Given her former, unofficial cabinet role as minister responsible for defusing Western alienation, a “major public investment in decarbonizing oil production” might be an obvious, major component of Finance Minister Chrystia Freeland’s plan to “build back better” after the pandemic, wrote Harvard University professor David Keith, Colorado School of Mines researcher Sara Hastings-Simon, and Alberta clean energy analyst Ed Whittingham in the Globe and Mail.

“There is widespread support for this approach,” they said. “After all, many of Alberta’s oil producers are in the high-cost, high-carbon quadrant, and for them to follow the world in moving to low-carbon energy, the public needs to help with the Herculean adjustment effort. Many see this as critical to the economic future of Alberta.”

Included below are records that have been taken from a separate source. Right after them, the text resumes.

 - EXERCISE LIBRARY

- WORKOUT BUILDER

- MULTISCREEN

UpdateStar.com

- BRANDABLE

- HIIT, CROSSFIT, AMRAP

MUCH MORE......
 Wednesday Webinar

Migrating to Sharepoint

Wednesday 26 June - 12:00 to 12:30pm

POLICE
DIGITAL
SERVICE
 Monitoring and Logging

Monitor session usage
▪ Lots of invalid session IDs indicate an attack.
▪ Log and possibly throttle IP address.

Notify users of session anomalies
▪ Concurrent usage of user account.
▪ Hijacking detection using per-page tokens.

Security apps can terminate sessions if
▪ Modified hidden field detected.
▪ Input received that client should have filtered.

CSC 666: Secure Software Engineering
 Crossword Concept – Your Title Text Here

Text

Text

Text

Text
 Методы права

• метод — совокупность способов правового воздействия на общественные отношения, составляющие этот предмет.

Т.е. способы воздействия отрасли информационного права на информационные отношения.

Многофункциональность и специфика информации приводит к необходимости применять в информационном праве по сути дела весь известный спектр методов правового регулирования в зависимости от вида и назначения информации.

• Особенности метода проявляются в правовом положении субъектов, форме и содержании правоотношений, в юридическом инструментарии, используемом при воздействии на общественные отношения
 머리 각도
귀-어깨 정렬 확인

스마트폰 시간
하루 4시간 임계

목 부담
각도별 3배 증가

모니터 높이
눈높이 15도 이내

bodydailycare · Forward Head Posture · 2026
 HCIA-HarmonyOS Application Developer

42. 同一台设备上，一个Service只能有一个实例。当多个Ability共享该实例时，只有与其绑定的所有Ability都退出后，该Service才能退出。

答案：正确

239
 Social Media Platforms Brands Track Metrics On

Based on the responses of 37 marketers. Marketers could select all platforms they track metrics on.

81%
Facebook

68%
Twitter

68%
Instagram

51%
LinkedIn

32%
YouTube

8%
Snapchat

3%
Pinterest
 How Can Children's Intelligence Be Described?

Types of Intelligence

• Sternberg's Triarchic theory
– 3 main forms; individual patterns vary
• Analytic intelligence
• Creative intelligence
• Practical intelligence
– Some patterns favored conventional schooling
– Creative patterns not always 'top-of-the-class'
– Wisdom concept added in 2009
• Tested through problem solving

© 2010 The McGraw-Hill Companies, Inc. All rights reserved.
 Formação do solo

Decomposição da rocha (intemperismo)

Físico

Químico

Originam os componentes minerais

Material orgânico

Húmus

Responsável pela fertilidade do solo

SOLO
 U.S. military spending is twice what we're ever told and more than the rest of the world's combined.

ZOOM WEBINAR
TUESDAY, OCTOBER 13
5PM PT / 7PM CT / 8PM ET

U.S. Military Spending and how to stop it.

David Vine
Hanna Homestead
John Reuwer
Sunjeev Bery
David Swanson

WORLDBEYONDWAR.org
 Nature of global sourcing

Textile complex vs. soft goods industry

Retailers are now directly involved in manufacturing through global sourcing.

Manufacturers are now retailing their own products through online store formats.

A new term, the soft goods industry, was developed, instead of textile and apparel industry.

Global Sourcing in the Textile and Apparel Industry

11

But “this would be a case of building backward, not back better,” they added. “One need not be an economic Einstein to see that the combination of flattening demand and increased supply means downward pressure on prices. While geopolitical shocks and business cycles will occasionally spike prices, the oilpatch fantasy of a return to long-run triple-digit [oil] prices has melted away faster than our glaciers, a fact increasingly acknowledged by the oil majors themselves.” And “while the growth of global climate policy is unsteady, humanity can’t dodge climate reality, and policies will have to grow stronger.”

The combination of pressures shows that “not even the most heroic engineering achievements can change oil market fundamentals,” Keith, Hastings-Simon, and Whittingham write. “It’s clear that emissions reduction moonshots won’t save the industry. Continuing to invest significant funds into maintaining sales in a shrinking market is a bad business proposition and a bad use of public funds.” The three authors have their own suggestions for truly diversifying Alberta’s economy and creating a job transition that won’t be scary for today’s fossil work force.